• Try it:
Each line of the data below either holds "схемой" or does not. Report how many do, and only that.

── Records shown

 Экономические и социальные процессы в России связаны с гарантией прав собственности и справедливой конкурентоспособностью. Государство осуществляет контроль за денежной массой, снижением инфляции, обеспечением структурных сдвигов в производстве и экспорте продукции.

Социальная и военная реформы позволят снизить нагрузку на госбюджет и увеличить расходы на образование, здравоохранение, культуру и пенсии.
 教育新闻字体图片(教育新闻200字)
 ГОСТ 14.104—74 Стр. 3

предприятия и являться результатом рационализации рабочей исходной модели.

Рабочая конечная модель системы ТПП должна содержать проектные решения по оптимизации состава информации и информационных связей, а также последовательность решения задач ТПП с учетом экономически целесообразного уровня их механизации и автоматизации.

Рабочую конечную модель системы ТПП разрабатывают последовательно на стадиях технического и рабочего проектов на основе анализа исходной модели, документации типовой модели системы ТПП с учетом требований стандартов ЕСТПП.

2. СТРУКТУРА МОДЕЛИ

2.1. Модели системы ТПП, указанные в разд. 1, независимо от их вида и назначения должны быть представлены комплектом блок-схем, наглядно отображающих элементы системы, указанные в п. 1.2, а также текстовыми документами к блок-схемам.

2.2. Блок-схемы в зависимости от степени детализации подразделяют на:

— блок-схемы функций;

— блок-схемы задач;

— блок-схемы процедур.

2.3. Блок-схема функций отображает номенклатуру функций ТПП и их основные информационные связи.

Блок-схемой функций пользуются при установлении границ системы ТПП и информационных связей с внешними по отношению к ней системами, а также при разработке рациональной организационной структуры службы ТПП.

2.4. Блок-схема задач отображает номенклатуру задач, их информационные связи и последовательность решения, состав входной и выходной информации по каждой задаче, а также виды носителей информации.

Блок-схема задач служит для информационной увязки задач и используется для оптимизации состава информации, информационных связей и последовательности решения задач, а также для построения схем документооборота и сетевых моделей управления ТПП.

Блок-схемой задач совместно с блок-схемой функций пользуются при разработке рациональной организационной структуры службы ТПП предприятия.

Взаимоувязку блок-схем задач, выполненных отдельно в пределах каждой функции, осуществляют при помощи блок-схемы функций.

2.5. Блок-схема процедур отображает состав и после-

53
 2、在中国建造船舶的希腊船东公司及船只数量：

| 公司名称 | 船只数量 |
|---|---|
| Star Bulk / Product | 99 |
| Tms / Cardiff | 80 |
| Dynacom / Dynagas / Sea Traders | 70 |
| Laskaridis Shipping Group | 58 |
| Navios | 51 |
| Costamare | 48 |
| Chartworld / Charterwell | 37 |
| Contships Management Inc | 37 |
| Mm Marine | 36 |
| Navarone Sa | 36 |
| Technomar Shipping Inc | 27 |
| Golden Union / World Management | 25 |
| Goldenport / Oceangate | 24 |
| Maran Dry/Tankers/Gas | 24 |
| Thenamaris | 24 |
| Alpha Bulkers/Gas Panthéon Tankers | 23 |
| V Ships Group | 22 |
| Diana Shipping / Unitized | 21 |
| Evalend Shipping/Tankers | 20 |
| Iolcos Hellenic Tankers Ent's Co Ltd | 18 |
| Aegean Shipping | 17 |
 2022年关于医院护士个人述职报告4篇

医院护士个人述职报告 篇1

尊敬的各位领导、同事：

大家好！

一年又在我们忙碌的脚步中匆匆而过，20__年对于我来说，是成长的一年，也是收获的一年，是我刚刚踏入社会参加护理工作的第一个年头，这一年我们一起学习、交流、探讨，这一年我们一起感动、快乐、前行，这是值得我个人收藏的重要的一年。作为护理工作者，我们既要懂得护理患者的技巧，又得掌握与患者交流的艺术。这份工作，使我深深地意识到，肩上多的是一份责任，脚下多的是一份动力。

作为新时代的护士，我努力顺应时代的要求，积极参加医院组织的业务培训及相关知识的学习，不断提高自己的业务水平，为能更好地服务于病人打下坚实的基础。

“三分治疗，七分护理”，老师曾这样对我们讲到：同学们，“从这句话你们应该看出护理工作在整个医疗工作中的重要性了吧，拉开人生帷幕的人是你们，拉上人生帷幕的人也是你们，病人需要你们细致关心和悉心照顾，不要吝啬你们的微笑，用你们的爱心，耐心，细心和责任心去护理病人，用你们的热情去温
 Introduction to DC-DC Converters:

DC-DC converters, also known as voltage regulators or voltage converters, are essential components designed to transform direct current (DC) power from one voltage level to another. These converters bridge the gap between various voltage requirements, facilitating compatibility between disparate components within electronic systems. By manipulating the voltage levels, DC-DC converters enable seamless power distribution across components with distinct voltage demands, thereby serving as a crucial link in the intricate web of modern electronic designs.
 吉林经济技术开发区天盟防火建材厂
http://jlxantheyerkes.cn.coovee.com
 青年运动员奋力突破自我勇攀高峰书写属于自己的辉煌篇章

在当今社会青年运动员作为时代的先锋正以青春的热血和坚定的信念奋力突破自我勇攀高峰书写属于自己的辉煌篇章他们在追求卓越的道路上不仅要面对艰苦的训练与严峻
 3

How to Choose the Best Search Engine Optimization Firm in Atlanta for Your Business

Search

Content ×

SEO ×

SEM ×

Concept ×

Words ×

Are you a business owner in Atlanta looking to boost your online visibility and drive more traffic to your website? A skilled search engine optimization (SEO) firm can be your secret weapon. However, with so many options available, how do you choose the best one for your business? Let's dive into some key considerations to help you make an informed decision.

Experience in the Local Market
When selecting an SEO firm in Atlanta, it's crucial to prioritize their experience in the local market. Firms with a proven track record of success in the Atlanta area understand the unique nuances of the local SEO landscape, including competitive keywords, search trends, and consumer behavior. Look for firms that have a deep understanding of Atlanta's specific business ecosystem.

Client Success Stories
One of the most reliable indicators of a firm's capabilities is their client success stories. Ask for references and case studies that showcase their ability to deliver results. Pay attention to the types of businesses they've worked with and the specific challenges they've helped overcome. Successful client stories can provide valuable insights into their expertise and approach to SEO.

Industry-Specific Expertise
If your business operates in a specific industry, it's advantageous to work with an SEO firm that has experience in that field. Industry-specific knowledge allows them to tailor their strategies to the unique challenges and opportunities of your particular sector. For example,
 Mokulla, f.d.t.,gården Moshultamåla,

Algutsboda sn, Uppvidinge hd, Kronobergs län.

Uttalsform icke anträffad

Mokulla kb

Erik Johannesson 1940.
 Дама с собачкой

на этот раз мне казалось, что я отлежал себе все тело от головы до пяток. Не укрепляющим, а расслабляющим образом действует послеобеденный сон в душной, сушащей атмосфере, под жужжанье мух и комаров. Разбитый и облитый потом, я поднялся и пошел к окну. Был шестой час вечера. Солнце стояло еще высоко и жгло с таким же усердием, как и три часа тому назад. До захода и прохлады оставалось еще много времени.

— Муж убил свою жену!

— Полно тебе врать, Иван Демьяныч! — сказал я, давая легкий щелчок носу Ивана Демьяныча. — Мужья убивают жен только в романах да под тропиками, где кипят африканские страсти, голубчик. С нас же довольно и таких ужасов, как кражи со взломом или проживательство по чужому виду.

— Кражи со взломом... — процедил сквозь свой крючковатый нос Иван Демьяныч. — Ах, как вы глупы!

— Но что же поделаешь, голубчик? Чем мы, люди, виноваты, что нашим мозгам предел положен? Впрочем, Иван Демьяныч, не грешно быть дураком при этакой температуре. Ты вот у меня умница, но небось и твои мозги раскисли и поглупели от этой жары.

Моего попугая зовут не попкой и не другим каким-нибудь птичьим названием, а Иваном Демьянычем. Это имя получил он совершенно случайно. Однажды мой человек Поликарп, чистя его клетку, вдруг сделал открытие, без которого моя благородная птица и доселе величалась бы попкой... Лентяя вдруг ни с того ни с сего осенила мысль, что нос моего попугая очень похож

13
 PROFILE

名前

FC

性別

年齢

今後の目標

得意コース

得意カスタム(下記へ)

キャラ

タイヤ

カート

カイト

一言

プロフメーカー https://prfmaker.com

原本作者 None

────

• Answer box:
2